Anomalous high-pressure Jahn-Teller behavior in CuWO4

TL;DR

This study investigates the persistence and behavior of Jahn-Teller distortion in CuWO4 under high pressure, revealing its persistence up to 37 GPa and its role in phase transition mechanisms.

Contribution

It provides the first experimental evidence of Jahn-Teller distortion persisting at high pressures in CuWO4 and analyzes its influence on phase transitions.

Findings

Jahn-Teller distortion persists up to 37 GPa.

Distortion decreases with pressure but increases sharply at phase transition.

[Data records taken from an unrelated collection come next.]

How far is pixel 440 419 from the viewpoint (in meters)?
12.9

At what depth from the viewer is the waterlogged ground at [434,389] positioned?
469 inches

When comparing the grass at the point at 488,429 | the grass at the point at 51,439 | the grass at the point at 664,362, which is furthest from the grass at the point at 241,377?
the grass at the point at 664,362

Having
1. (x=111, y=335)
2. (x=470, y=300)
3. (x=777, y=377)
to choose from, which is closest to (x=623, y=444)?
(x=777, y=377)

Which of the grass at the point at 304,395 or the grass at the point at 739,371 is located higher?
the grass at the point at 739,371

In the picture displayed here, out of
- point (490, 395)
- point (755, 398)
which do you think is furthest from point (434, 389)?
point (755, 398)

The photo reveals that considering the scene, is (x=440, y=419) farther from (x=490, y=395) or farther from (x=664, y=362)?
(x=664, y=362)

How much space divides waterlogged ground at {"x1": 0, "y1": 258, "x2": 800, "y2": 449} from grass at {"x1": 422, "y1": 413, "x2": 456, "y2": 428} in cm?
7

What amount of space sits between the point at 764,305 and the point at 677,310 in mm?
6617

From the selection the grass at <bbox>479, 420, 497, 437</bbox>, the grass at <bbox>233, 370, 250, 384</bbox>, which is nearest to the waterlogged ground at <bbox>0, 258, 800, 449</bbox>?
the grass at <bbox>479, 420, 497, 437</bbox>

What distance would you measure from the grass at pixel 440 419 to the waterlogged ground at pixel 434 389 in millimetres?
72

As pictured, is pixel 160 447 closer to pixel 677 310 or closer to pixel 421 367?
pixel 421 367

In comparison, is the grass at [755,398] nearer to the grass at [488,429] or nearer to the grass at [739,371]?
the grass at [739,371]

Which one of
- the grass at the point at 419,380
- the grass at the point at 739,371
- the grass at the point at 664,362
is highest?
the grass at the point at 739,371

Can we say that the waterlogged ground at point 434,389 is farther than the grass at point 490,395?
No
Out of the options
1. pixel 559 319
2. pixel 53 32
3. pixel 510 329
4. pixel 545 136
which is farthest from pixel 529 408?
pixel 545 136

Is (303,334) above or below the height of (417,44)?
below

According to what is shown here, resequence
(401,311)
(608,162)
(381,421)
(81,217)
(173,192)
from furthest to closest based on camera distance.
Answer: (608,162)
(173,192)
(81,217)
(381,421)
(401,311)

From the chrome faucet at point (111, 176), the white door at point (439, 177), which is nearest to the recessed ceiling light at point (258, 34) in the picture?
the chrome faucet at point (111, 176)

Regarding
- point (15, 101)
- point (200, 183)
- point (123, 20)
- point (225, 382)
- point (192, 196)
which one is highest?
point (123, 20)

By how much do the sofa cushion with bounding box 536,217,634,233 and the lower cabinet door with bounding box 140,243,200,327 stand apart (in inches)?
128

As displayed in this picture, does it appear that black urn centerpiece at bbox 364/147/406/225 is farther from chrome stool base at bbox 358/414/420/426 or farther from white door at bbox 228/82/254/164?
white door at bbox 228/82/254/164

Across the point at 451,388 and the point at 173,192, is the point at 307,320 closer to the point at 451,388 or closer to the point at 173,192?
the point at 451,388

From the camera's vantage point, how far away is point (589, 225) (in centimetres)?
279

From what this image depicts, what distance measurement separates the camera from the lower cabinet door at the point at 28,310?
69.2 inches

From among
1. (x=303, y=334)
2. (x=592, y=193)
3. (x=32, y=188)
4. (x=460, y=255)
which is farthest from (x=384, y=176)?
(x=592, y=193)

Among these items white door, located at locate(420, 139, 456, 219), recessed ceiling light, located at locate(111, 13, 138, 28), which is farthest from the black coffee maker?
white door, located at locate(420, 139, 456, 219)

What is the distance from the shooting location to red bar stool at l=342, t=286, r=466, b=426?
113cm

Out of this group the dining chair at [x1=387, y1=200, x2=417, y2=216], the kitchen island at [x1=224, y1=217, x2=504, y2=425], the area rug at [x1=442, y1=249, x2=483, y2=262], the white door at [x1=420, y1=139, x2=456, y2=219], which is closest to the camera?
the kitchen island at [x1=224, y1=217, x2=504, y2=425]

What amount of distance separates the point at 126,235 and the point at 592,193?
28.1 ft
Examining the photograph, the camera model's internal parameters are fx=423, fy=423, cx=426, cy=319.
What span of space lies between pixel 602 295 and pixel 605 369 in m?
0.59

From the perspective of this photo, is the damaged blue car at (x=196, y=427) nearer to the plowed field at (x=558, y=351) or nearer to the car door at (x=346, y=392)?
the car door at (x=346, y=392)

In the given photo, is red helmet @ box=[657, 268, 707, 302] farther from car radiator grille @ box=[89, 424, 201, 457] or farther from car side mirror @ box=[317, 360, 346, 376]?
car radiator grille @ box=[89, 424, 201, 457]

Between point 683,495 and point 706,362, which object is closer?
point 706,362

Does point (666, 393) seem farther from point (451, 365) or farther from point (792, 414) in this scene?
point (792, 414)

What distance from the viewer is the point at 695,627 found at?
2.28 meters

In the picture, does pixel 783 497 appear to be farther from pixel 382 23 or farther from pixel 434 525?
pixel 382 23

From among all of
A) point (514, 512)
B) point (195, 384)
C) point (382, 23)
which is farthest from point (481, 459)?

Pressure-induced phase transition reduces distortive effects.

Abstract

High-pressure optical-absorption measurements performed in CuWO4 up to 20 GPa provide experimental evidence of the persistence of the Jahn-Teller (JT) distortion in the whole pressure range both in the low-pressure triclinic and in the highpressure monoclinic phase. The electron-lattice coupling associated with the eg(Exe) and t2g(Txe) orbitals of Cu2+ in CuWO4 are obtained from correlations between the JT distortion of the CuO6 octahedron and the associated structure of Cu2+ d-electronic levels. This distortion and its associated JT energy (EJT) decrease upon compression in both phases. However, both the distortion and associated EJT increase sharply at the phase transition pressure (PT = 9.9 GPa) and we estimate that the JT distortion persists for a wide pressure range not being suppressed up to 37 GPa. These results shed light on the transition mechanism of multiferroic CuWO4 suggesting that the pressureinduced structural phase transition is a way to minimize the distortive effects associated with the toughness of the JT distortion.